Angel Pérez

Personal information
- Born: February 2, 1971 (age 55) Havana, Cuba

Sport
- Sport: Canoeing

Medal record
Representing Cuba
Pan American Games
| Gold medal – first place | 1991 Havana | K-1 500m |
| Gold medal – first place | 1991 Havana | K-2 500m |
| Gold medal – first place | 1991 Havana | K-4 500m |
| Gold medal – first place | 1991 Havana | K-4 1000m |
| Silver medal – second place | 1991 Havana | K-1 1000m |
Central American and Caribbean Games
| Gold medal – first place | 1990 Mexico City | K-1 500m |
| Gold medal – first place | 1990 Mexico City | K-1 1000m |
| Gold medal – first place | 1990 Mexico City | K-2 1000m |
| Gold medal – first place | 1990 Mexico City | K-4 10,000m |

= Angel Pérez (canoeist) =

Cuban-born American Sprint Kayaker (born 1971)

Ángel Pérez Medina (born February 2, 1971, in Havana) is a Cuban-born American sprint kayaker who competed from the early 1990s to the mid-2000s.

In 1991, he won 4 golds and 1 silver in kayak sprint in Havana, Cuba. At the 1992 Summer Olympics in Barcelona, Spain, for Cuba, he was a semifinalist of both the K-1 500 m and the K-2 1000 m events.

In 1993 he and two other Cuban athletes sneaked away from an altitude training center in Mexico City, and sought asylum in Miami. In 1996, while already a resident of the US and being a qualified Olympic US Canoe and Kayak Team member, he was not able to participate in the 1996 Olympic Games because he was not yet a US citizen.

Four years later at the 2000 Summer Olympics in Sydney, Australia, for the United States, US citizen Pérez finished sixth in both the K-2 500 m and the K-4 1000 m events.

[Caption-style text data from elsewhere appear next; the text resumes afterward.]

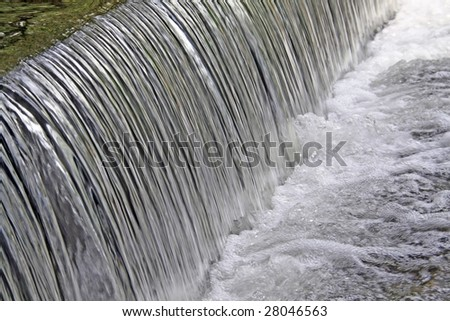 Action (frozen) shot of a small waterfall in a nature reserve - stock photo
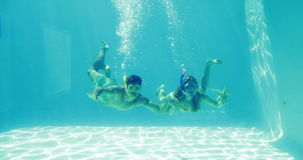 Happy couple jumping into swimming pool wearing snorkels and holding starfish stock video footage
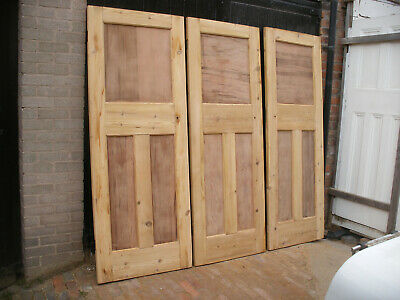 Reclaimed 1930s 1 over 2 panel stripped pine doors.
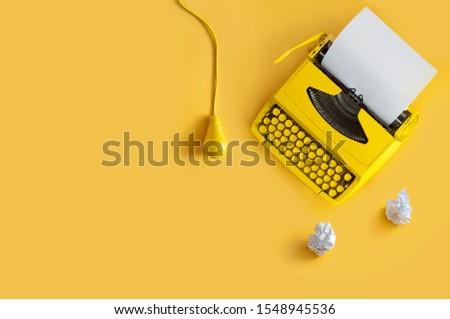 Orange retro typewriter on paper background with light bulb, brainstorming writers block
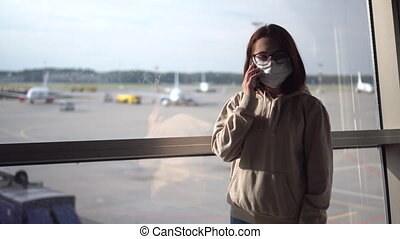 A young woman in a medical mask talks on the phone against the background of a window at the airport. Airplanes in the background.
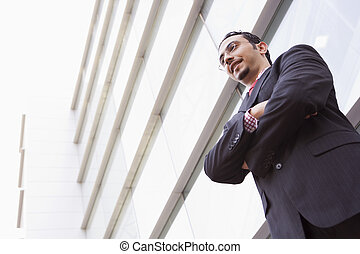 Businessman standing outdoors by building smiling high...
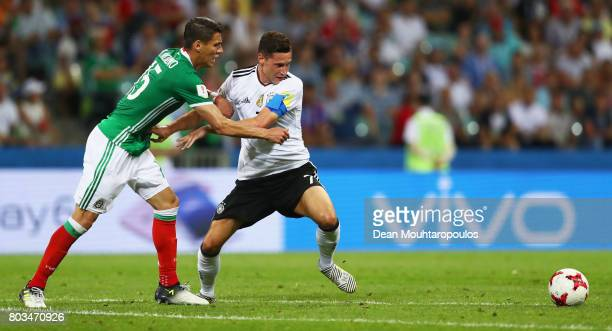 Julian Draxler of Germany and Hector Moreno of Mexico compete for the ball during the FIFA Confederations Cup Russia 2017 SemiFinal between Germany...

Angel Perez was able to compete in Sydney, Australia despite a legal battle in the Olympic Court of Arbitrations, as Cuba fought in International Courts not to allow his former athlete to compete for the USA. A few hours before the start of the Sydney Games, Perez was legally allowed to compete.

In 2004 he retired to pursue other careers. Angel Perez, a Certified General Contractor, currently resides with his wife, Mari, and two children, Andres Roberto (b. 1996) and Marcos Alejandro (b. 2009)in Miami, Florida.